Coming to the Heartland
Learn MoreWho We Are and Why We Are Here
The KU Center for Latin American and Caribbean Studies (CLACS) and Kansas African Studies Center (KASC) have been funded by the U.S. Department of Education both to be a designated Title VI National Resource Center (NRC) in Latin American and Caribbean Studies and to provide Foreign Language and Area Studies (FLAS) fellowships for students over the next four years. Our proposed initiatives for 2022-2026 focus on the theme of “strengthening communities” in KU and the Heartland to Latin American, Caribbean, and African communities and institutions, in part by leveraging our existing partnerships locally and abroad. Title VI National Resource Center funding creates some amazing opportunities for curriculum development, programming, community outreach, and language learning in the region.
What Does This Mean?
We are here to offer our resources in the training and professional development of integrating Latin American, Caribbean, and African content into the curriculum and across the disciplines. We also intend to leverage these technologies to continue to assist you and your colleagues in teaching the material throughout the years to come. You may contact us by email, phone, etc., and we’ll help in any way that we can. At every step of the process, we encourage your reactions, thoughts, feedback, and suggestions.
Our Project
In your community, we are inviting Latin American/Latinx and African heritage families with a history of immigration to join us in a project that captures stories of different generations who migrated to Kansas and the Kansas City metro area. We believe that increasing the visibility of migration stories enriches the diverse communities where we live. If you agree, we would like to work with educators to share stories with the public to move beyond stereotypes of immigrant experiences and elevate overlooked lived experiences of Black, indigenous and people of color.
Our Hope
Our hope is that by sharing the older generation’s immigrant stories of arrival with the younger generation’s stories of growing up, they can document and preserve their family’s history. This might include archiving photos, letters, or pictures of important culture objects and prized possessions. Our team will work with members of the older generation to record stories via video or audio. To capture the storytelling experiences of the younger generation, we will turn to social media platforms such as Snapchat, Facebook, and Instagram.
Why This Matters
This project broadly asks the question: “what do you think of when you hear the term “Heartland?” In popular imagination, it’s easy to think of the very largely rural center of the country with its farms of wheat and corn, open ranges of cattle and thunderstorms with destructive tornadoes. When people talk about the Heartland, they imagine Kansas-as-synecdoche, conjuring images of The Wizard of Oz and constituting the very center and image of “Americanness.” And yet, Kansas is generally regarded as “flyover country,” associated directly with the rural heart of the U.S. but assumed to be lacking in the type of diversity that has long characterized urban centers on either coast.
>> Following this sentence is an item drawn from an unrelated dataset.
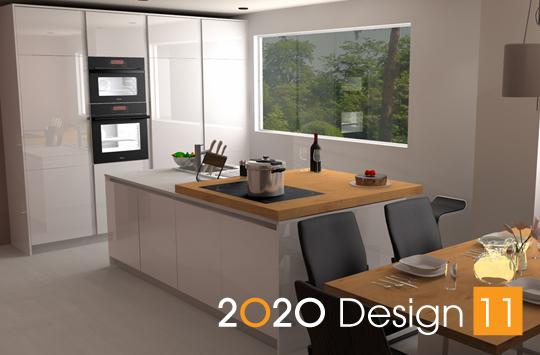 Winning Kitchen Design Software 2020 Version Releases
In reality: the state of Kansas has experienced demographic changes common throughout the U.S., and it is similarly struggling to meet the academic needs of students who identify as BIPOC (Black, indigenous, or a persons of color). Latinos, for example, are the least educated of all major ethnic groups, and the growth in college degrees for Black, indigenous and Latinx students is relatively stagnant. Average standardized scores in math and reading have increased for Latinx students, but the population continues to underperform, drop out more frequently, or is less likely to graduate high school on time relative to their peers. In other words, as educators we know what outsiders think of the Midwest, and we see how different the reality is from the imagination. That reductive but constant stereotype does more than erase a long history of immigration to and globalization in Kansas; it actually is potentially counter-productive to the incorporation of immigrants into our communities. Whether it is because of Kansas’s historical and current reliance on migrant labor or potentially advantageous economic and social conditions, there is today significant diversity among Latinx and African immigrant populations throughout the region.
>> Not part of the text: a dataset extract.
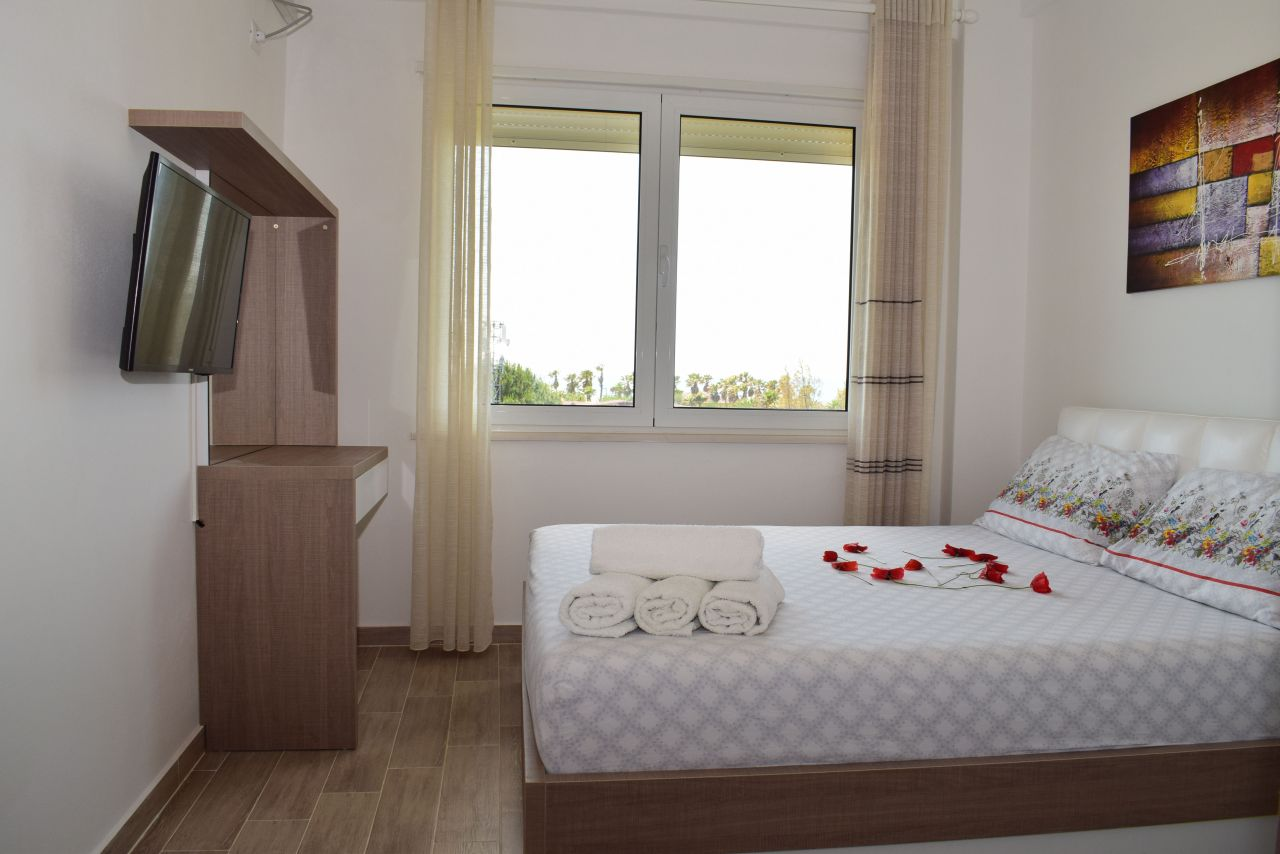 Vacation rental apartment albania gjiri lalzit durres with two bedrooms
The Coming to the Heartland team is committed to building knowledge about Latin American and African migration and serving immigrant communities in Kansas through education, the arts, and outreach. Drawing specifically on our unique positioning within an institute of higher learning that is also the flagship university of the state of Kansas, and aided by your direct connection to children and their families as educators, we aim to bring attention to the particular challenges endured by immigrants.
Coming to the Heartland will engage with a larger, nationwide conversation about shifting demographics and rapid cultural swings. In our present political climate, the demand for encouraging solidarity and the building of coalitions are necessary components of life for BIPOC. This project capitalizes on national and local student and community activism working towards building a better future; it is our intention that this project will raise awareness, inspire new, better support structures, encourage inclusivity through cultural competency and community building, and advocate for proactive measures to address these issues.